Dallas Morning News (06/17/2004), Fleetwood Mac quenches thirst for classics, adds new tunes

Dallas Morning News, June 17, 2004

Fleetwood Mac quenches thirst for classics, adds new tunes
by Thor Christensen

One of the stranger moments in Wednesday night's Fleetwood Mac show at Smirnoff Music Centre came during "Sara." As the band sang the old tune, the video screens flickered 1970s concert footage of the group in its thinner, hairier and more photogenic days.

The unspoken message: We may be older, but we sound exactly the same as we did way back then. And that was good enough for the crowd of 12,000 or so – some of whom paid $120 a seat to hear the classic-rock heroes sounding, well, classic.

To Fleetwood Mac's credit, the 2 ½-hour show wasn't just a nostalgia trip. Still touring behind 2003's Say You Will, the band peppered its set with a half-dozen new songs – like Lindsey Buckingham's timely "Peacekeeper," and "Red Rover," an intriguing rock song built on a fragment of a nursery rhyme.

But the Big Mac focused on back catalog – playing two-thirds of Rumours and dusting off a few obscure gems such as the new-wavey "I Know I'm Not Wrong" from Tusk. Not all of the old tunes have aged so well: With Christine McVie no longer in the band, the group pulled out some of Stevie Nicks' lesser tunes, like "Beautiful Child" and "Stand Back," a synth-heavy dance tune that sounds hopelessly dated.

But at least Ms. Nicks was, for the most part, in decent voice. While she had trouble hitting the high notes in "Say You Will" – her two backup singers did the heavy lifting – she was pitch-perfect in "Dreams," "Gold Dust Woman" and, of course, "Landslide."

Mr. Buckingham's tortured tenor was in fine shape as well. Crowing like a deranged bird in "Big Love" and howling at the moon in "Tusk," he conveyed angst and paranoia better than a half-dozen grunge singers combined.

But, alas, his guitar work was hit and miss. He did some brilliant picking on acoustic guitar – especially on "Never Going Back Again" – but his big electric jam in "I'm So Afraid" was all clichιs and redundancies: Bright white lights got the crowd all riled up, but the solo was pure Hard Rock 101.

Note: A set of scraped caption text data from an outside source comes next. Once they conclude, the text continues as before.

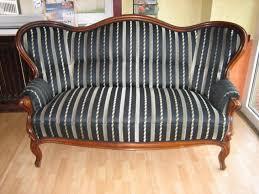 sofa beziehen biedermeier sofa neu beziehen kosten centerfieldbar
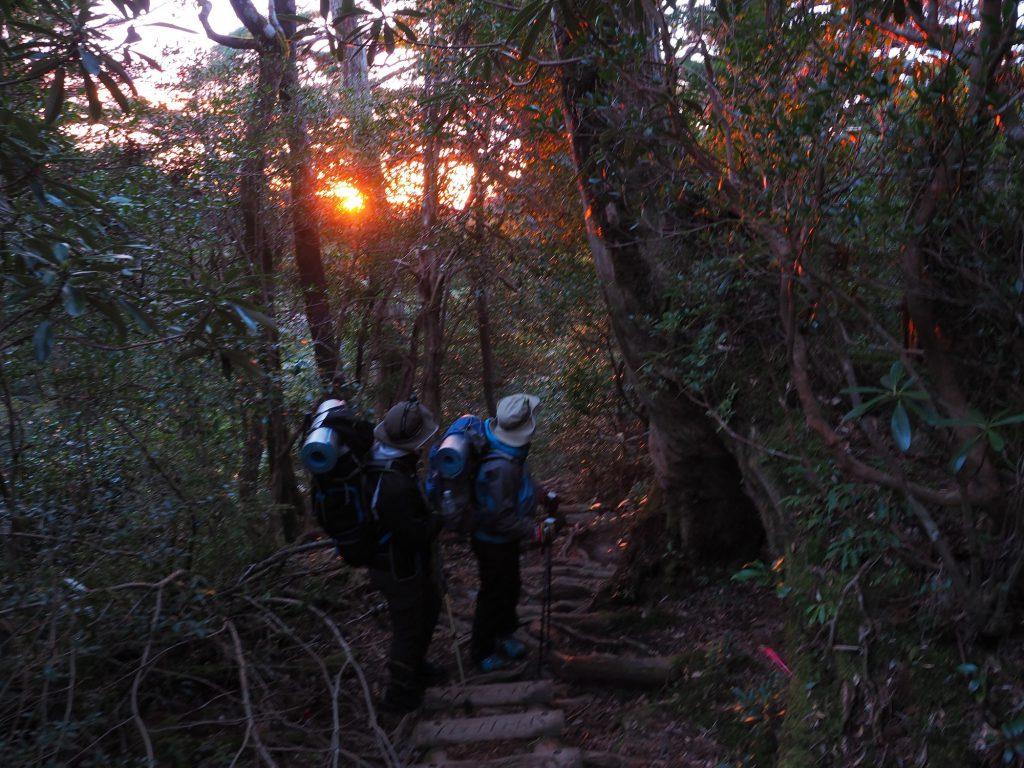 淀川登山口の朝焼け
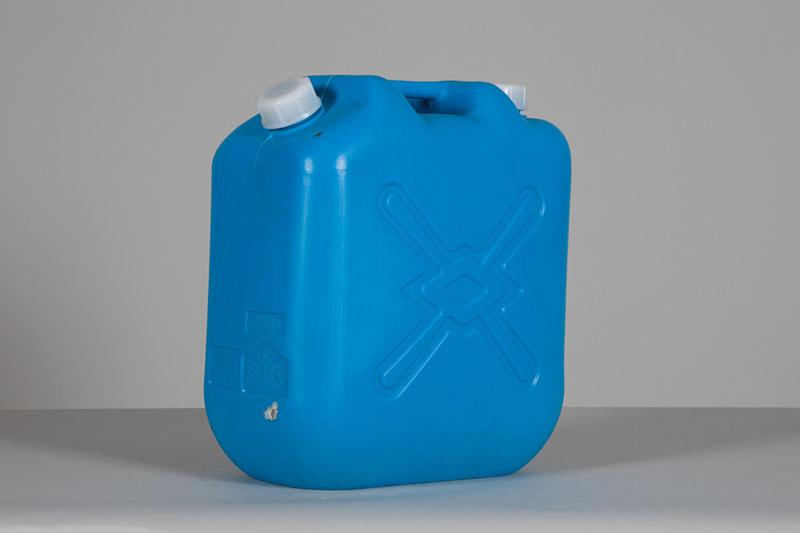 重いポリ容器を持って、彼の家まで120km。<br>二人の絆を結んだ水は、今も保管しています。
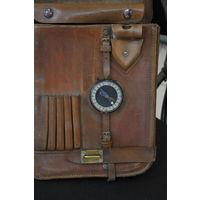 Кожан.планшет с полёткой на латунной фурнитуре,латун.компасом по родне и лёзвиями изгот.в Германии.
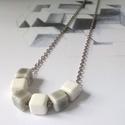 Porcelán kockás medálos nyaklánc, Ékszer, Mindenmás, Medál, Nyaklánc, Kb. 8 mm-es, szürke és fehér porcelán kockákból, ezüst színű, 60 cm-es láncból készült ez az egyszer..., Meska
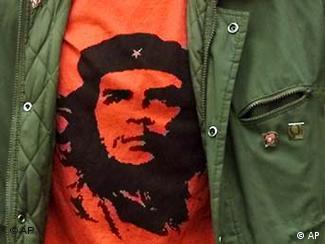 Camiseta com a legendária imagem de Che criada pelo artista irlandês Jim Fitzpatrick
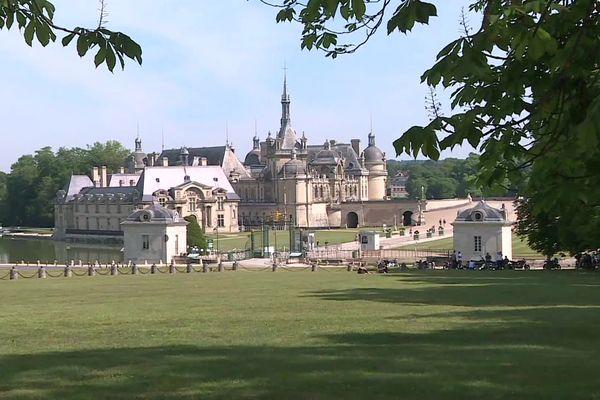 Près de trois mois après sa fermeture, le château de Chantilly dans l'Oise accueille à nouveau ses premiers visiteurs.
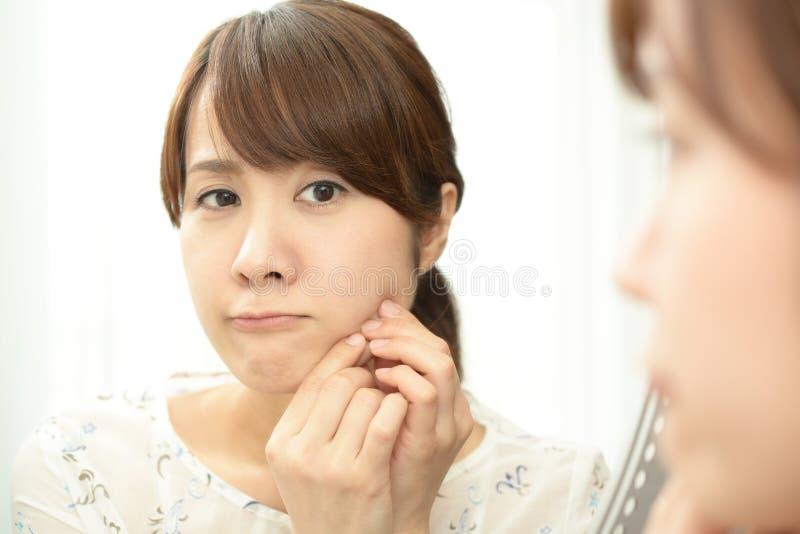 Kvinna med en orolig blick fotografering för bildbyråer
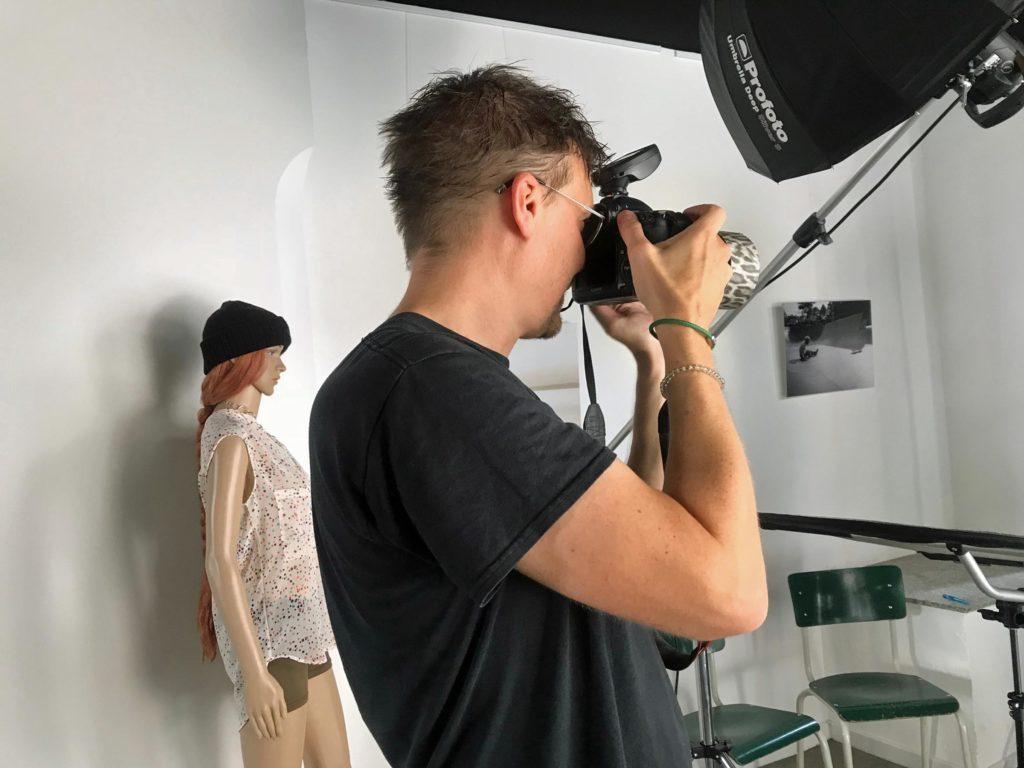Stephen Petrat beim Fotoshooting
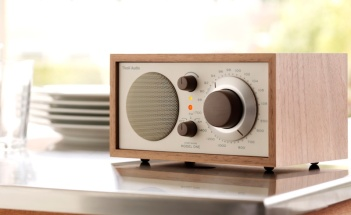 Tivoli Model One Walnut/beige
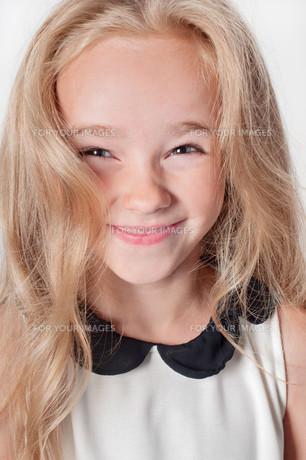 Closeup portrait of happy little girlの素材 [FYI00754443]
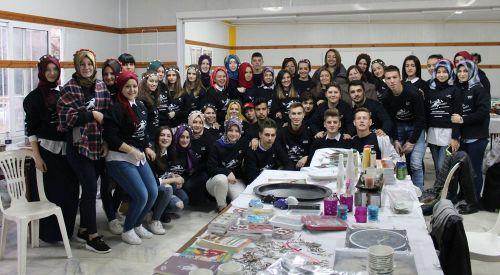 İskeçe Azınlık Lisesi son sınıf öğrencilerinden başarılı kermes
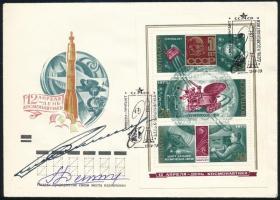 Gennagyij Szarafanov (1942-2005) és Lev Gyomin (1926-1998) szovjet űrhajósok aláírásai emlékborítékon /  Signatures of Gennadiy Sarafanov (1942-2005) and Lev Dyomin (1926-1998) Soviet astronauts on envelope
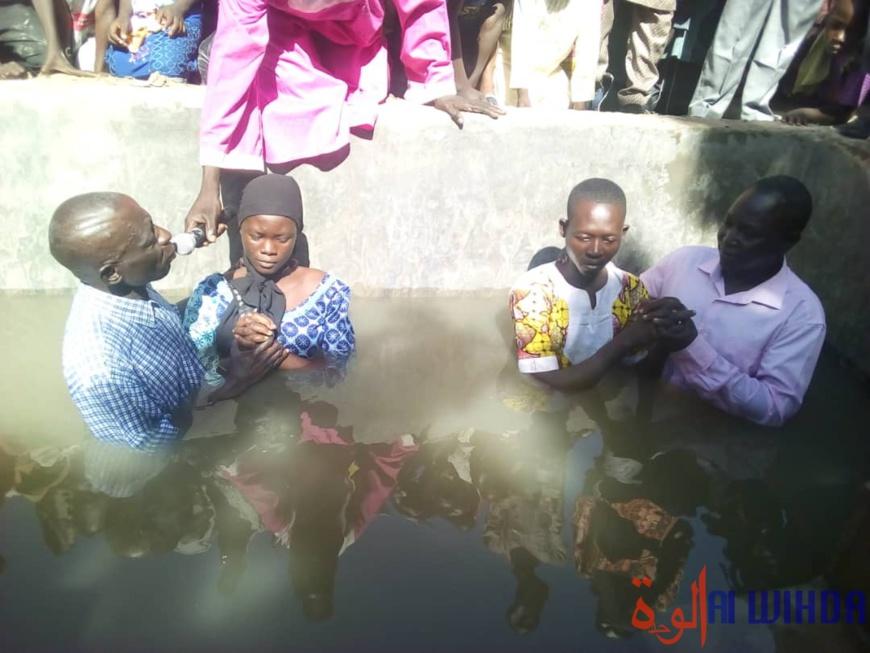 Tchad : l'Église Assemblée chrétienne baptise des fidèles à Massakory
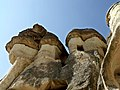 Fairy Chimneys - panoramio (3).jpg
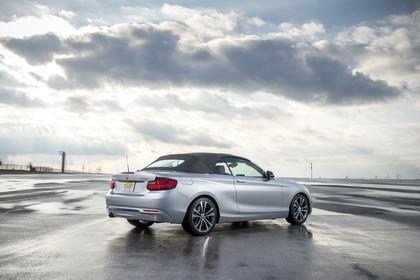 BMW 2er Cabrio F23 Aussenansicht Seite schräg Dach geschlossen statisch silber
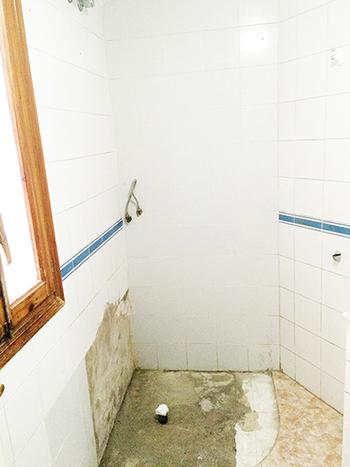 antiguo-plato-de-ducha-torrevieja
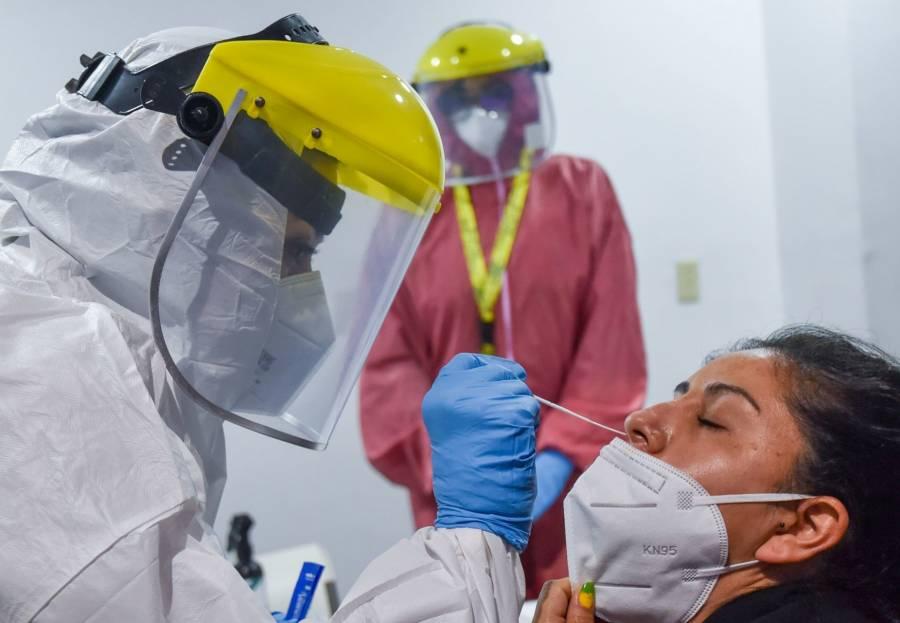 Canciller busca que UE sólo pida para ingresar a mexicanos prueba PCR y no cartilla de vacunación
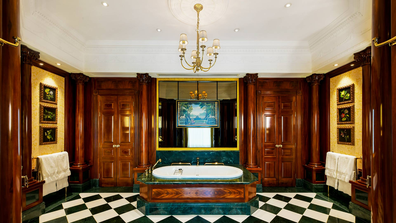 Savoy Royal Suite bath tub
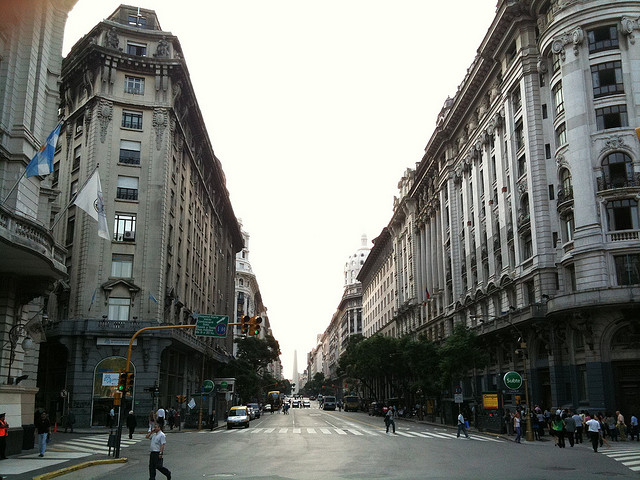 Micro Centro de Buenos Aires (Foto: Joe Gatling)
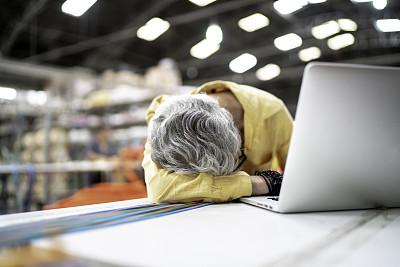 疲劳的,工厂,女人,专业人员,技术,工作年长者,贮藏室,拉美人和西班牙裔人,巴西,仅一个老年女人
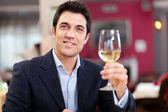 Fényképek Szép ember, aki egy pohár bor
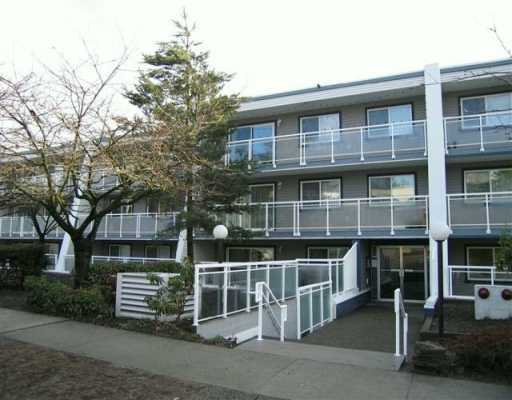 """Main Photo: 550 ROYAL Ave in New Westminster: Downtown NW Condo for sale in """"Harbourview"""" : MLS®# V627462"""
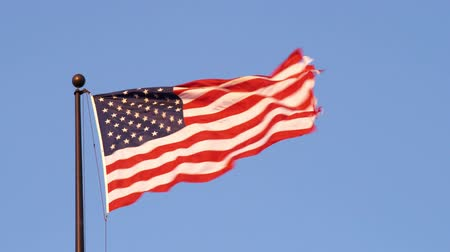 bandeira americana : An American flag in the wind against the sky in Salt Lake City, UT
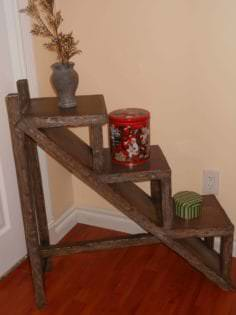 Pallet Stand • 1001 Pallets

Some of the show's best moments came when he and his former lover, Ms. Nicks, merged their voices and showed off their playful side – the two slow-danced in "Tusk," and in "Landslide," Ms. Nicks played drums on his shoulders as he soloed. Their nasty breakup was the fuel behind Rumours, but 30 years later, the wounds are obviously healed.